::: DOCUMENT EXCERPT :::

Wednesday, December 12, 2018

A Wednesday list...(in memoriam)

December can feel like being on an express train  -- decorating, gift buying, parties, concerts, movies, traditions, travel. We want to simultaneously slow down and sip hot chocolate in front of our fireplace while gazing contemplatively out at gently falling snow, no obligations in sight; and also wring every last drop of fun and memory-making and glittery sequins out of the Holiday season. But some years, a shift in perspective is forced upon us...

Jeremy's grandmother passed away this week. She was 101 years old. Isn't that amazing? To be honest, I find the idea of living that long pretty exhausting, but think about the perspective one would have living that much life. GG (as the great-grandkids called her) was a teenager during the Great Depression. Her husband had polio. She was a young adult during World War II, and saw her son-in-law off to Vietnam. Telephones to cell phones. Typewriters to computers. Washing clothes by hand to having an automatic washing AND drying machine in your home. Television. 

I didn't know GG very well but from what I did know of her  and what I have learned about her through stories and memories, is that she was a picture of steadiness, faithfulness, toughness, joy, generosity, and fierce love. I wonder if living so much life helped give GG the kind of clarity it takes to live a life that isn't necessarily flashy, but one that impacts generations. 

In honor of GG, this week's list of thoughts is four memories I have of this quietly remarkable woman:

1. She was a gardener -- and I mean, she had a big, store-it-up-for-winter kind of garden. Even when she couldn't manage the garden herself and got help from her daughter, she was actively did what she could to be involved.  I even have pictures from this past June of her shelling peas with my kiddos. 

2. She loved the Dallas Cowboys. Every Sunday you could find her parked in front of her t.v. watching "her boys."

3. She made some of the best peanut brittle I've ever had. In fact, Christmas Eve at her house was a snack-lovers feast: millionaires, peanut brittle, pecan brittle, chocolate dipped peanut butter balls, cookies, peanut butter chocolate chex mix, original chex mix. Everyone else brought the savory snacks, but the sweets were GG's specialty.

:::

- [STATED TASK 1]: In the memorial post about GG, rewrite the stretch from "1. She was a" through "with my kiddos.", swapping "peas" for "beans".
- [STATED TASK 2]: For the memorial post about GG, answer yes or no to each statement and quote the words that settle it: (a) GG was 101 years old when she died. (b) GG's husband went to Vietnam. (c) GG brought the savory snacks on Christmas Eve.
- [STATED TASK 3]: Write what comes next in the memorial post about GG, picking up after its final sentence.

::: COLLECTED MATERIAL :::

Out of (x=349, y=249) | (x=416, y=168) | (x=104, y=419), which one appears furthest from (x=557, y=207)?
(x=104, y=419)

:::

- [TASK ANSWER 1]:
1. She was a gardener -- and I mean, she had a big, store-it-up-for-winter kind of garden. Even when she couldn't manage the garden herself and got help from her daughter, she was actively did what she could to be involved.  I even have pictures from this past June of her shelling beans with my kiddos.

- [TASK ANSWER 2]:
(a) Yes: "She was 101 years old."
(b) No: "saw her son-in-law off to Vietnam."
(c) No: "Everyone else brought the savory snacks, but the sweets were GG's specialty."

- [TASK ANSWER 3]:
4. She LOVED her grandkids and great-grandkids. Anytime one of her grandkids or great-grandkids would walk in the door her eyes would light up. 

Thank you GG for leaving such a legacy of love and faithfulness. Your peace and rest are well-deserved, but there is no doubt you will be missed. 

Wednesday, December 5, 2018

A Wednesday list...

1. I am elbow deep in Christmas cards at the moment although funnily enough, not my own. My brother-in-law and his family are living overseas working with Syrian refugees, and I agreed to mail their Christmas cards since it's so much cheaper. Because they are missionaries, their Christmas card list is...long, to say the least. But, I'm looking at it as their Christmas present. My goal is to have their cards mailed next week so I can get our cards in the mail. I know some people get stressed out by the idea of sending Christmas cards, but it's a tradition I love and one of the few that I prioritize.

2. I was in the mood this week for a cheesy Christmas movie (think Hallmark-type) and I tried one out on Netflix, but I really should have just stopped watching it halfway through. So. Boring. And I have a high tolerance for cheesy Christmas romantic comedies, but this one was just too much. (too little?). I need a good palete cleanser. I'm watching my beloved White Christmas with my friend Stephanie this weekend, so I may bust out While You Were Sleeping. And speaking of Christmas movies...I took the kids to see the new Grinch in the theater last week. It was really good! I liked that it really felt like just an expanded version of the book and original movie, not something completely different. All the key elements were there -- rhyming narration, a three-size-too-small-heart, the precariously balanced sleigh full of stolen Christmas that is saved at the last minute, Max the cutest dog.

3. Season 2 of The Marvelous Mrs. Maisel is out today! I'm so pumped! Now I just need to know when the next season of Sneaky Pete is going to be making an appearance.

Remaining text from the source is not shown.